**Aim**
Retype each line of the material exactly, please, skipping any picture in it.

(Questions about pictured scenes)
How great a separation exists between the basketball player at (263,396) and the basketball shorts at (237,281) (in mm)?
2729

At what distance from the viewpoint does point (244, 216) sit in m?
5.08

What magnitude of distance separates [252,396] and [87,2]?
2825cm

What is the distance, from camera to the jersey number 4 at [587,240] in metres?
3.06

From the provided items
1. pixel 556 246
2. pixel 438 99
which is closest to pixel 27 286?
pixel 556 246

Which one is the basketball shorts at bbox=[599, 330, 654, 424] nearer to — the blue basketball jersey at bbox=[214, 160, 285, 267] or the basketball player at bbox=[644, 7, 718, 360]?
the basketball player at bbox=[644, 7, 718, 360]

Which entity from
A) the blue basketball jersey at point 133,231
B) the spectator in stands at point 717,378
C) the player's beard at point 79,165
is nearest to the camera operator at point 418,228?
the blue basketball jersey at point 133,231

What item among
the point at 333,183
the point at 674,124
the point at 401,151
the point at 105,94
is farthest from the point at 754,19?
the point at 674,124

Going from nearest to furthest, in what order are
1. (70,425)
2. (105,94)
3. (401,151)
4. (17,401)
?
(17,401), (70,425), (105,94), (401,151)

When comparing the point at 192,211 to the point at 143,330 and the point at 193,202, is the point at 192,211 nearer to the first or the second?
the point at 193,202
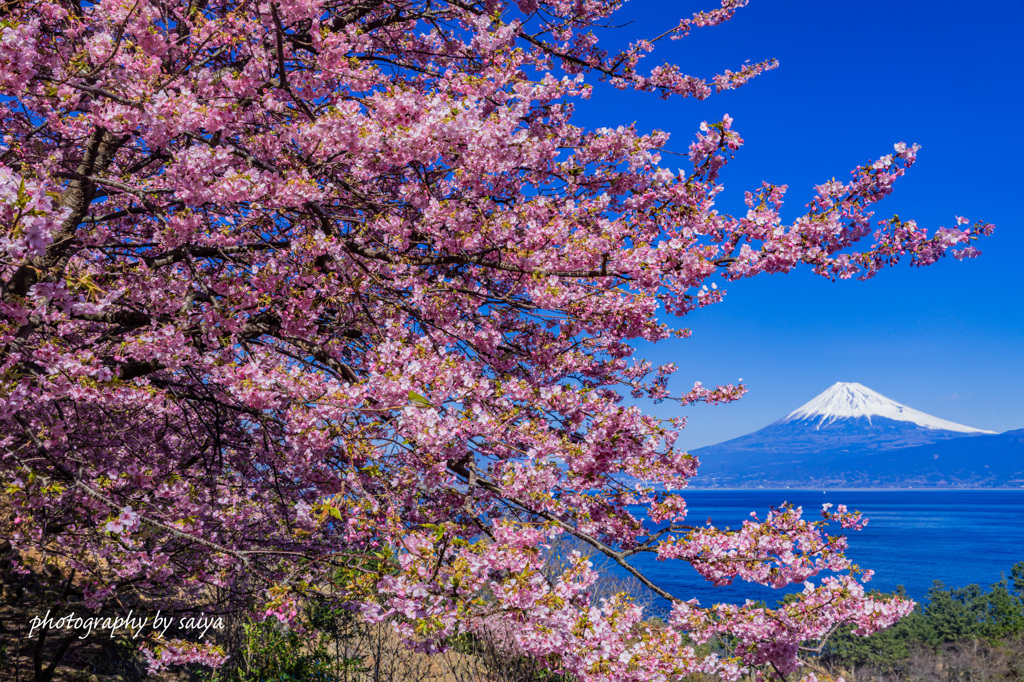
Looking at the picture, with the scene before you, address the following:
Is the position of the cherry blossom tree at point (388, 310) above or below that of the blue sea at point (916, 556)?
above

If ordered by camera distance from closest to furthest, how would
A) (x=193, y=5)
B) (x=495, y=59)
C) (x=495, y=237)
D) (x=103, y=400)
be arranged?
(x=103, y=400), (x=193, y=5), (x=495, y=237), (x=495, y=59)

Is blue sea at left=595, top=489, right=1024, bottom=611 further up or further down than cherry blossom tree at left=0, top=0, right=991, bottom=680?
further down

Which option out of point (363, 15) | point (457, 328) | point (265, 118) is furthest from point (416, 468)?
point (363, 15)

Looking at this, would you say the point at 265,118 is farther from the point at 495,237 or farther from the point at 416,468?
the point at 416,468

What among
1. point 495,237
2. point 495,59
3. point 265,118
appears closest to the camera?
point 495,237

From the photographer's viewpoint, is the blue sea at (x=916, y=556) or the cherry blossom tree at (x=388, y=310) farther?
the blue sea at (x=916, y=556)

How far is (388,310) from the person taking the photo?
14.1 feet

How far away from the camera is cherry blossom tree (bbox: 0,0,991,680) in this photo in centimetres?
318

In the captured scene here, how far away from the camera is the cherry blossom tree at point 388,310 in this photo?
3.18m

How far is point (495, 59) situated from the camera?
193 inches

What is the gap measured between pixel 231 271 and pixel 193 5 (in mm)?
1791

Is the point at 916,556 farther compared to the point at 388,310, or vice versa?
the point at 916,556

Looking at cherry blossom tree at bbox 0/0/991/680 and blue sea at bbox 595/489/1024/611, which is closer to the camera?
cherry blossom tree at bbox 0/0/991/680

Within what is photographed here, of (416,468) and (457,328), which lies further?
(457,328)
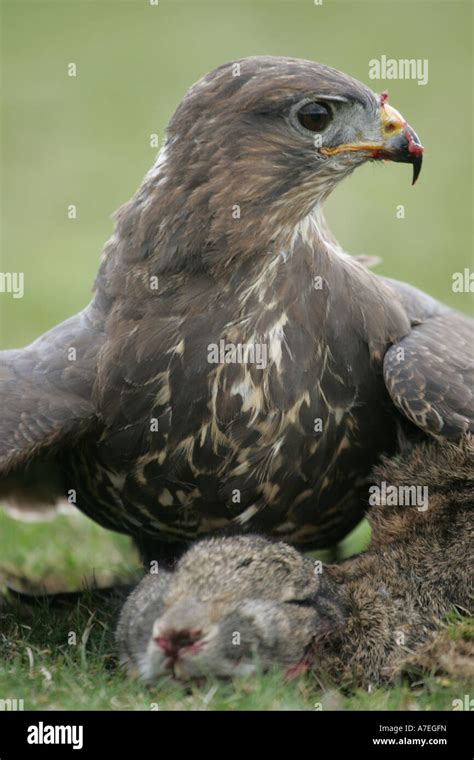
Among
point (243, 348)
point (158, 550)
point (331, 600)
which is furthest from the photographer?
point (158, 550)

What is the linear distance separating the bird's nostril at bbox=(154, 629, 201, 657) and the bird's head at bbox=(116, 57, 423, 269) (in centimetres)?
152

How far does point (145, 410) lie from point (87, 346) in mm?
418

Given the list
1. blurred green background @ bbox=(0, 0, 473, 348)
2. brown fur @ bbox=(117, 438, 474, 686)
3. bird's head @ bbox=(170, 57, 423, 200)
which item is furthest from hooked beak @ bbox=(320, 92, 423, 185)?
blurred green background @ bbox=(0, 0, 473, 348)

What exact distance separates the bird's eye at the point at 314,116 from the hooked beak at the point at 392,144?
3.6 inches

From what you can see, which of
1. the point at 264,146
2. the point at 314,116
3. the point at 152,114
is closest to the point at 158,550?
the point at 264,146

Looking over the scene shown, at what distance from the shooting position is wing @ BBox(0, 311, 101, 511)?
5816 mm

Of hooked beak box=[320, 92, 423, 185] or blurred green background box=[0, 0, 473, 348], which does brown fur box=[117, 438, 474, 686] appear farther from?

**Task output**
How great a separation exists between the basketball player at (263,396) and the basketball shorts at (237,281) (in mm)?
2729

At what distance from the viewpoint does point (244, 216) sit in m?
5.08

What magnitude of distance separates [252,396] and [87,2]?
2825cm

What is the distance, from camera to the jersey number 4 at [587,240] in metres?
3.06

From the provided items
1. pixel 556 246
2. pixel 438 99
which is closest to pixel 27 286?
pixel 556 246

Which one is the basketball shorts at bbox=[599, 330, 654, 424] nearer to — the blue basketball jersey at bbox=[214, 160, 285, 267] or the basketball player at bbox=[644, 7, 718, 360]?
the basketball player at bbox=[644, 7, 718, 360]

Which entity from
A) the blue basketball jersey at point 133,231
B) the spectator in stands at point 717,378
C) the player's beard at point 79,165
is nearest to the camera operator at point 418,228?
the blue basketball jersey at point 133,231

What item among
the point at 333,183
the point at 674,124
the point at 401,151
the point at 105,94
is farthest from the point at 754,19?
the point at 674,124

Going from nearest to furthest, in what order are
1. (70,425)
2. (105,94)
3. (401,151)
4. (17,401)
?
(17,401), (70,425), (105,94), (401,151)

When comparing the point at 192,211 to the point at 143,330 and the point at 193,202, is the point at 192,211 nearer to the first or the second?
the point at 193,202
Looking at the picture, with the scene before you, address the following:
Is the position of the cherry blossom tree at point (388, 310) above or below that of the blue sea at point (916, 556)?
above

If ordered by camera distance from closest to furthest, how would
A) (x=193, y=5)
B) (x=495, y=59)
C) (x=495, y=237)
D) (x=103, y=400)
be arranged?
(x=103, y=400), (x=193, y=5), (x=495, y=237), (x=495, y=59)

Is blue sea at left=595, top=489, right=1024, bottom=611 further up or further down than cherry blossom tree at left=0, top=0, right=991, bottom=680?
further down

Which option out of point (363, 15) | point (457, 328) | point (265, 118) is furthest from point (416, 468)?
point (363, 15)

Looking at this, would you say the point at 265,118 is farther from the point at 495,237 or farther from the point at 416,468?
the point at 416,468

What among
1. point 495,237
2. point 495,59
3. point 265,118
appears closest to the camera?
point 495,237

From the photographer's viewpoint, is the blue sea at (x=916, y=556) or the cherry blossom tree at (x=388, y=310) farther?
the blue sea at (x=916, y=556)

How far is (388,310) from the person taking the photo?
14.1 feet

How far away from the camera is cherry blossom tree (bbox: 0,0,991,680) in this photo in centimetres?
318

In the captured scene here, how far away from the camera is the cherry blossom tree at point 388,310 in this photo?
3.18m

How far is point (495, 59) situated from the camera?
193 inches

What is the gap measured between pixel 231 271 and pixel 193 5 (in mm)?
1791

Is the point at 916,556 farther compared to the point at 388,310, or vice versa?
the point at 916,556

Looking at cherry blossom tree at bbox 0/0/991/680 and blue sea at bbox 595/489/1024/611, which is closer to the camera?
cherry blossom tree at bbox 0/0/991/680

Within what is photographed here, of (416,468) and (457,328), which lies further?
(457,328)
Among
point (243, 348)
point (158, 550)
point (331, 600)
which is furthest from the photographer?
point (158, 550)

What is the linear distance separating the bird's nostril at bbox=(154, 629, 201, 657) and the bird's head at bbox=(116, 57, 423, 269) (in centimetres)?
152

How far does point (145, 410) lie from point (87, 346) in mm?
418

Given the list
1. blurred green background @ bbox=(0, 0, 473, 348)
2. brown fur @ bbox=(117, 438, 474, 686)
3. bird's head @ bbox=(170, 57, 423, 200)
which item is furthest from hooked beak @ bbox=(320, 92, 423, 185)?
blurred green background @ bbox=(0, 0, 473, 348)

What exact distance separates the bird's eye at the point at 314,116 from the hooked beak at the point at 392,144?
3.6 inches

From what you can see, which of
1. the point at 264,146
2. the point at 314,116
3. the point at 152,114
is closest to the point at 158,550?
the point at 264,146

Looking over the scene shown, at what distance from the shooting position is wing @ BBox(0, 311, 101, 511)?
5816 mm

Of hooked beak box=[320, 92, 423, 185] or blurred green background box=[0, 0, 473, 348], which does brown fur box=[117, 438, 474, 686] appear farther from?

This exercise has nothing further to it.